#### [Short exercise]
Can you write out the rows below again, changing each "grass at roadside" to "roadside grass" and keeping everything else the same? Leave out the pictures.

#### [Data excerpts]
──────────────────────────────

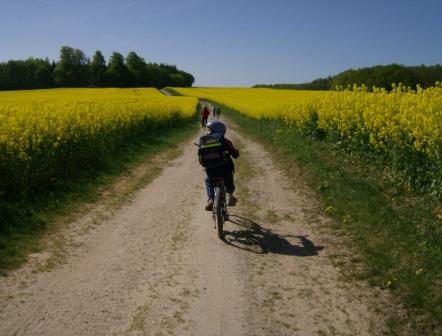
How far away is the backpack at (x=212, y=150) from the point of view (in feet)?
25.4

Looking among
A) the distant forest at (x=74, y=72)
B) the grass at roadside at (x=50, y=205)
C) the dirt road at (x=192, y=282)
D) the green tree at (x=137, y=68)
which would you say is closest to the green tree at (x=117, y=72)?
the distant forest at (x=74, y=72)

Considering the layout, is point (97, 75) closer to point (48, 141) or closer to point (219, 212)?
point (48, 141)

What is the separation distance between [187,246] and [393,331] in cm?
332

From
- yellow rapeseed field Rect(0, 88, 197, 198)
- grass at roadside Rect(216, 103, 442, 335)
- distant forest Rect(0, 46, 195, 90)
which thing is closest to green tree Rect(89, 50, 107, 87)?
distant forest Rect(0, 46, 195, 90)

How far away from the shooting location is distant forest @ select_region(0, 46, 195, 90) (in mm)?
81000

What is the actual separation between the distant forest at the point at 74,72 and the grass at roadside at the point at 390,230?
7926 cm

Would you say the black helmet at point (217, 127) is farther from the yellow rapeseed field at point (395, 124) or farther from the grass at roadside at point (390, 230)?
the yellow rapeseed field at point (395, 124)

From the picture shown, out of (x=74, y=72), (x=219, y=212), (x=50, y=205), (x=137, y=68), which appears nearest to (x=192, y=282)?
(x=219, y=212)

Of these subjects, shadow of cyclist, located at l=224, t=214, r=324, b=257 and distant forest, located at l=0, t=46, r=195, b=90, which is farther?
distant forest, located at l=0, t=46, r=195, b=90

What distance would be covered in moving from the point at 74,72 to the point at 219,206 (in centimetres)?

──────────────────────────────

#### [Result for this task]
How far away is the backpack at (x=212, y=150) from the point of view (in feet)?
25.4

Looking among
A) the distant forest at (x=74, y=72)
B) the roadside grass at (x=50, y=205)
C) the dirt road at (x=192, y=282)
D) the green tree at (x=137, y=68)
which would you say is closest to the green tree at (x=117, y=72)?
the distant forest at (x=74, y=72)

Considering the layout, is point (97, 75) closer to point (48, 141) or closer to point (219, 212)?
point (48, 141)

What is the separation distance between [187,246] and [393,331] in cm?
332

From
- yellow rapeseed field Rect(0, 88, 197, 198)
- roadside grass Rect(216, 103, 442, 335)
- distant forest Rect(0, 46, 195, 90)
which thing is closest to green tree Rect(89, 50, 107, 87)?
distant forest Rect(0, 46, 195, 90)

How far away from the shooting location is distant forest @ select_region(0, 46, 195, 90) (in mm)?
81000

What is the actual separation between the distant forest at the point at 74,72 and the roadside grass at the point at 390,230?
7926 cm

Would you say the black helmet at point (217, 127) is farther from the yellow rapeseed field at point (395, 124) or farther from the roadside grass at point (390, 230)?
the yellow rapeseed field at point (395, 124)

From the picture shown, out of (x=74, y=72), (x=219, y=212), (x=50, y=205), (x=137, y=68), which appears nearest to (x=192, y=282)?
(x=219, y=212)

Of these subjects, shadow of cyclist, located at l=224, t=214, r=324, b=257 and distant forest, located at l=0, t=46, r=195, b=90, which is farther?
distant forest, located at l=0, t=46, r=195, b=90

What distance would be covered in moving from the point at 74,72 to the point at 219,206 (in centimetres)?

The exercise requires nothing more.